Word for word, restate the listing; omit the pictures.

> _INPUT RECORDS_:
- Opening Delimiter -

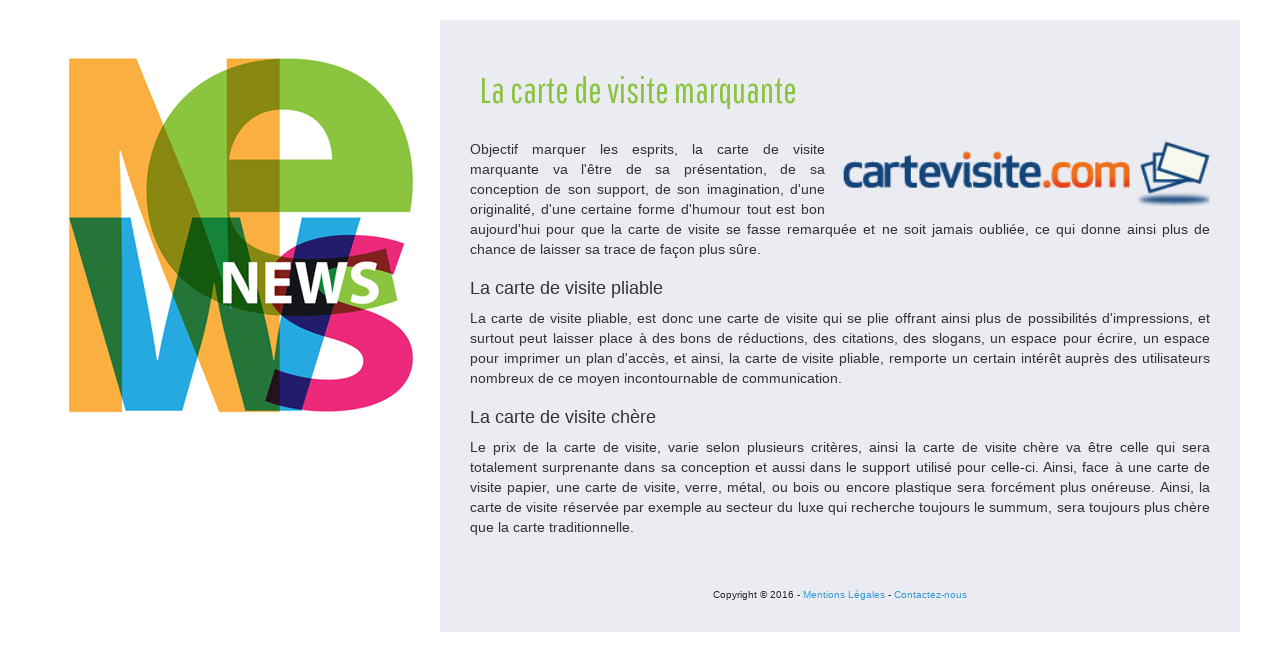

--- FILE ---
content_type: text/html; charset=UTF-8
request_url: http://www.lenew.fr/la-carte-de-visite-marquante-2578.html
body_size: 1406
content:


<!doctype html>
<html>
<head>
	<title>La carte de visite marquante</title>
   	<meta charset="utf-8">
   	<meta http-equiv="X-UA-Compatible" content="IE=edge">
   	<meta name="description" content="Objectif marquer les esprits, la carte de visite marquante va l'&ecirc;tre de sa pr&eacute;sentation, de sa conception de son support, de son imagination,...">
    <!--  Main CSS -->
    <link href="style/main.css" rel="stylesheet">
	<link rel="canonical" href="http://www.lenew.fr/la-carte-de-visite-marquante-2578.html" />

</head>
<body>
    <!-- Page Content -->
    <div class="container">

    <!-- Page Content -->

        <div class="row">

            <div class="col-md-4">
 <a href="/" class="logo_sidebar"><img class="center" src="/img/logo.png" alt="Logo lenew"></a>
            </div>
            
            <div class="col-md-8 div_contenu">        <!-- Page Heading/Breadcrumbs -->
        <div class="row">
            <div class="col-lg-12">
                            <h1 class="page-header fonted"><a href="http://www.cartevisite.com/" target="_blank">La carte de visite marquante</a></h1>
               
            </div>
        </div>
        <!-- /.row -->

        <!-- Intro Content -->
        <div class="row" id="article">
            <div class="col-md-12">
                <img class="img-responsive" src="http://www.cartevisite.com/new_images/logo-simple.png" alt="">
            	<p>Objectif marquer les esprits, la carte de visite marquante va l'&ecirc;tre de sa pr&eacute;sentation, de sa conception de son support, de son imagination, d'une originalit&eacute;, d'une certaine forme d'humour tout est bon aujourd'hui pour que la carte de visite se fasse remarqu&eacute;e et ne soit jamais oubli&eacute;e, ce qui donne ainsi plus de chance de laisser sa trace de fa&ccedil;on plus s&ucirc;re.</p><h2>La carte de visite pliable</h2><p>La carte de visite pliable, est donc une carte de visite qui se plie offrant ainsi plus de possibilit&eacute;s d'impressions, et surtout peut laisser place &agrave; des bons de r&eacute;ductions, des citations, des slogans, un espace pour &eacute;crire, un espace pour imprimer un plan d'acc&egrave;s, et ainsi, la carte de visite pliable, remporte un certain int&eacute;r&ecirc;t aupr&egrave;s des utilisateurs nombreux de ce moyen incontournable de communication.</p><h2>La carte de visite ch&egrave;re</h2><p>Le prix de la carte de visite, varie selon plusieurs crit&egrave;res, ainsi la carte de visite ch&egrave;re va &ecirc;tre celle qui sera totalement surprenante dans sa conception et aussi dans le support utilis&eacute; pour celle-ci. Ainsi, face &agrave; une carte de visite papier, une carte de visite, verre, m&eacute;tal, ou bois ou encore plastique sera forc&eacute;ment plus on&eacute;reuse. Ainsi, la carte de visite r&eacute;serv&eacute;e par exemple au secteur du luxe qui recherche toujours le summum, sera toujours plus ch&egrave;re que la carte traditionnelle.</p>            </div>
        </div>
        <!-- /.row -->

        <hr>

 <!-- Footer -->
        <footer>
            <div class="row">
                <div class="col-lg-12">
                  <p class="copyright fonted centred">Copyright &copy; 2016 - <a href="#"  onclick="open('mention-legales.html', 'Popup', 'scrollbars=1,resizable=0,height=500,width=700'); return false;" >Mentions Légales</a> - <a href="#"  onclick="open('contact', 'Popup', 'scrollbars=1,resizable=1,height=550,width=500'); return false;" >Contactez-nous</a>
</p>
            	</div>
            </div>
        </footer>
    </div>
</body>
</html>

- Closing Delimiter -

> _RESULT OF THE TASK_:
--- FILE ---
content_type: text/html; charset=UTF-8
request_url: http://www.lenew.fr/la-carte-de-visite-marquante-2578.html
body_size: 1406
content:


<!doctype html>
<html>
<head>
	<title>La carte de visite marquante</title>
   	<meta charset="utf-8">
   	<meta http-equiv="X-UA-Compatible" content="IE=edge">
   	<meta name="description" content="Objectif marquer les esprits, la carte de visite marquante va l'&ecirc;tre de sa pr&eacute;sentation, de sa conception de son support, de son imagination,...">
    <!--  Main CSS -->
    <link href="style/main.css" rel="stylesheet">
	<link rel="canonical" href="http://www.lenew.fr/la-carte-de-visite-marquante-2578.html" />

</head>
<body>
    <!-- Page Content -->
    <div class="container">

    <!-- Page Content -->

        <div class="row">

            <div class="col-md-4">
 <a href="/" class="logo_sidebar"><img class="center" src="/img/logo.png" alt="Logo lenew"></a>
            </div>
            
            <div class="col-md-8 div_contenu">        <!-- Page Heading/Breadcrumbs -->
        <div class="row">
            <div class="col-lg-12">
                            <h1 class="page-header fonted"><a href="http://www.cartevisite.com/" target="_blank">La carte de visite marquante</a></h1>
               
            </div>
        </div>
        <!-- /.row -->

        <!-- Intro Content -->
        <div class="row" id="article">
            <div class="col-md-12">
                <img class="img-responsive" src="http://www.cartevisite.com/new_images/logo-simple.png" alt="">
            	<p>Objectif marquer les esprits, la carte de visite marquante va l'&ecirc;tre de sa pr&eacute;sentation, de sa conception de son support, de son imagination, d'une originalit&eacute;, d'une certaine forme d'humour tout est bon aujourd'hui pour que la carte de visite se fasse remarqu&eacute;e et ne soit jamais oubli&eacute;e, ce qui donne ainsi plus de chance de laisser sa trace de fa&ccedil;on plus s&ucirc;re.</p><h2>La carte de visite pliable</h2><p>La carte de visite pliable, est donc une carte de visite qui se plie offrant ainsi plus de possibilit&eacute;s d'impressions, et surtout peut laisser place &agrave; des bons de r&eacute;ductions, des citations, des slogans, un espace pour &eacute;crire, un espace pour imprimer un plan d'acc&egrave;s, et ainsi, la carte de visite pliable, remporte un certain int&eacute;r&ecirc;t aupr&egrave;s des utilisateurs nombreux de ce moyen incontournable de communication.</p><h2>La carte de visite ch&egrave;re</h2><p>Le prix de la carte de visite, varie selon plusieurs crit&egrave;res, ainsi la carte de visite ch&egrave;re va &ecirc;tre celle qui sera totalement surprenante dans sa conception et aussi dans le support utilis&eacute; pour celle-ci. Ainsi, face &agrave; une carte de visite papier, une carte de visite, verre, m&eacute;tal, ou bois ou encore plastique sera forc&eacute;ment plus on&eacute;reuse. Ainsi, la carte de visite r&eacute;serv&eacute;e par exemple au secteur du luxe qui recherche toujours le summum, sera toujours plus ch&egrave;re que la carte traditionnelle.</p>            </div>
        </div>
        <!-- /.row -->

        <hr>

 <!-- Footer -->
        <footer>
            <div class="row">
                <div class="col-lg-12">
                  <p class="copyright fonted centred">Copyright &copy; 2016 - <a href="#"  onclick="open('mention-legales.html', 'Popup', 'scrollbars=1,resizable=0,height=500,width=700'); return false;" >Mentions Légales</a> - <a href="#"  onclick="open('contact', 'Popup', 'scrollbars=1,resizable=1,height=550,width=500'); return false;" >Contactez-nous</a>
</p>
            	</div>
            </div>
        </footer>
    </div>
</body>
</html>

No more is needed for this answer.